Based on projections for midterm ad spending and lessons from recent cycles, there’s no question that political marketers will need to further diversify their media mixes this cycle if they want to avoid over-saturating voters.
But of the $7.8 billion projected to be spent on marketing in the ’22 cycle by Kantar/CMAG, only $215 million of that is expected to go to radio.
Although some industry observers speculate that number could increase as budgets shift closer to Election Day, overall it should still be higher, according to Tony Hereau, VP of Cross Platform Insights, Nielsen.
Hereau recently gave a presentation to AAPC members where he noted that a 10-percent allocation to AM/FM radio “boosts voter reach by +8% with no increase in budget.”
The main reason for advocating for more radio spending, according to Hereau, is “massive reach.”
“When you’re trying to make a big impact in a local market, right before a specific date, like an election, you can’t wait for reach and frequency to spool up over a long period of time,” he said. “You need to hit people quickly, and reach a lot of them so that they show up and vote.
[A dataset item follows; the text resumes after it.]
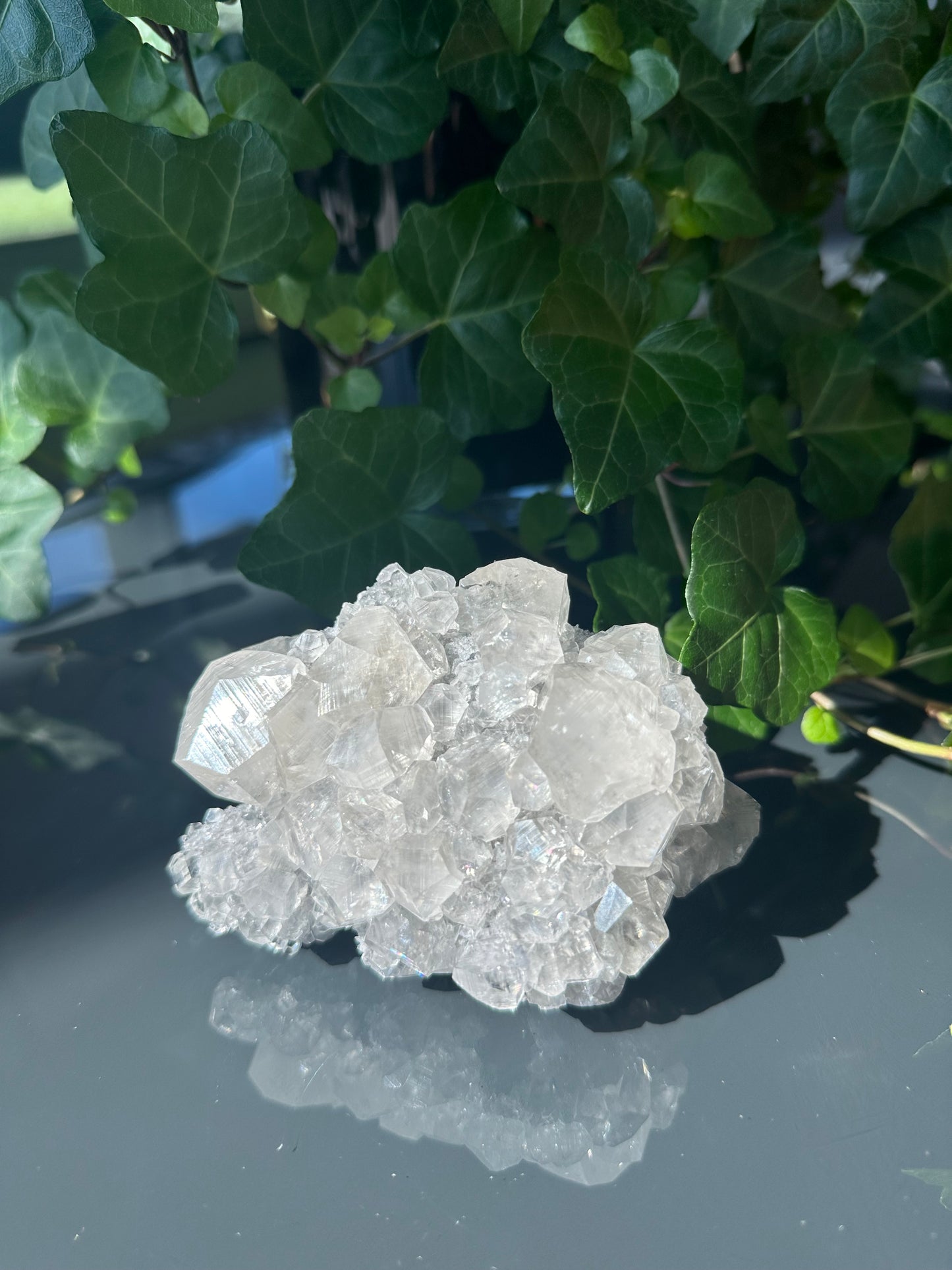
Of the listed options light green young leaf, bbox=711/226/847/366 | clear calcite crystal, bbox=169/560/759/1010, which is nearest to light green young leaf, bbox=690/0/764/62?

And radio can do that.”
But that argument runs up against established spending patterns by political marketers.
“Political advertisers fall into this trap of like, cut and paste, where they say, ‘Well, we got elected last time with this strategy, let’s go with that again. It’s tried and true.’ But what’s happened is the world has changed since then,” Hereau told C&E.
As so-called cord cutting increases, he noted that political marketers often get stuck trying to reach light TV viewers with media plans that subsequently overwhelm heavy viewers who get a spot eight times while the former sees it once or twice a week.
That phenomenon was very pronounced in December 2020 in Georgia during the Senate runoff races. During that period one in every three ads on television was political.
“There was not that same phenomenon happening” on radio, he said. “It was like one out of every ten ads, maybe, that were political.”
He added: “It’s so hard to cut through the clutter when so many of those light viewers are just not seeing those ads. Marketers just have to get a lot more creative. They have to diversify their approach.”
One of the most striking findings in Hereau’s presentation deck is the number of swing voters who are listening to different radio formats. Typically, news and country stations are political marketers first calls when making radio buys.
But those aren’t the stations reaching the highest percentage of swing voters. Rather, it’s “Mexican regional” radio that has the broadest reach with 55 percent of swing voters listening to the format compared with 46 percent for country and 43 listening to news/talk/info.
“There is so much money that is coming into the political space for this upcoming midterm election,” he said. “There’s clearly an opportunity to direct some of that to radio.”